## Given passage
British action star and martial artist Scott Adkins has handled hundreds of weapons throughout his 20-plus year career. He always is careful—particularly with firearms—knowing the danger they potentially can pose if not expertly handled and supervised.
Like everyone, Adkins was horrified and saddened when he heard the news of the recent accidental fatal shooting of cinematographer Halyna Hutchins and wounding of director Joel Souza on the set of Rust. Like many of his colleagues in the industry, he is certain that, moving forward, even more safety protocols will be implemented to prevent another on set tragedy from occurring.
Adkins stars in One Shot, an action-packed shoot-‘em-up in which he plays Lt. Blake Harris, a Navy SEAL leading an elite team to a CIA black site island prison to retrieve a prisoner believed to have knowledge of an imminent terrorist attack on Washington. Heavily guarded and run by a territorial deputy site manager (Ryan Philippe), the secret prison houses dozens of inmates considered to be the most dangerous threat to America, so extreme interrogation methods are employed to extract information. But, after several days of interrogation, targeted prisoner Amin Mansur (Waleed Elgadi) hasn’t cracked, claiming to be a wrongly accused British businessman unaware of the looming terrorist threat.

## Given problem A
In the article about Scott Adkins, what role does he play in One Shot?
## Given problem B
From the article about Scott Adkins, quote word for word the passage starting at "British action star" and ending at "tragedy from occurring.".
## Given problem C
Continue the article about Scott Adkins and One Shot from its last sentence.

## Data segment
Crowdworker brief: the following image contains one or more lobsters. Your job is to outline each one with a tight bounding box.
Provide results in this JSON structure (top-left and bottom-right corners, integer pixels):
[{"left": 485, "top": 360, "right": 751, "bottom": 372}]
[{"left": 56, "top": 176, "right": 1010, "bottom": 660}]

## Task result A
He plays Lt. Blake Harris, a Navy SEAL leading an elite team.

## Task result B
British action star and martial artist Scott Adkins has handled hundreds of weapons throughout his 20-plus year career. He always is careful—particularly with firearms—knowing the danger they potentially can pose if not expertly handled and supervised.
Like everyone, Adkins was horrified and saddened when he heard the news of the recent accidental fatal shooting of cinematographer Halyna Hutchins and wounding of director Joel Souza on the set of Rust. Like many of his colleagues in the industry, he is certain that, moving forward, even more safety protocols will be implemented to prevent another on set tragedy from occurring.

## Task result C
The SEAL team, assigned to accompany CIA analyst Zoe Anderson (Twilight’s Ashley Greene Khoury) not only meets resistance from the prison site manager, they soon run into an even bigger problem—an unexpected attack by a truckload of well-armed mercenaries. who break into the base with their own orders to capture the target on behalf of their client. All hell breaks loose and Harris and his team have to try to complete their mission on time without getting killed.
The One Shot title refers not only to the heroic team’s mission to airlift the prisoner to Washington before the suspected attack but also the way in which the film is shot, which appears to be one continuous real-time take.
Reminiscent of the conceit of the award-winning war movie 1917, One Shot amps up the action with the heroes vs. the mercenaries using nearly every conceivable weapon, including a variety of firearms and knives as well as hand-to-hand combat, in a relatively confined environment of a prison base. Explosions and intense action abounds in this relentless fight to the death. The film is directed by James Nunn (Jetski, Tower Block) from a screenplay by Jamie Russell.
Adkins previously had worked with Nunn on the 2016 action drama Eliminators, and they were eager to work on another project together when One Shot was conceived. The actor says the film presented technical challenges beyond those typically associated with action movies, but it was all worth it in the end.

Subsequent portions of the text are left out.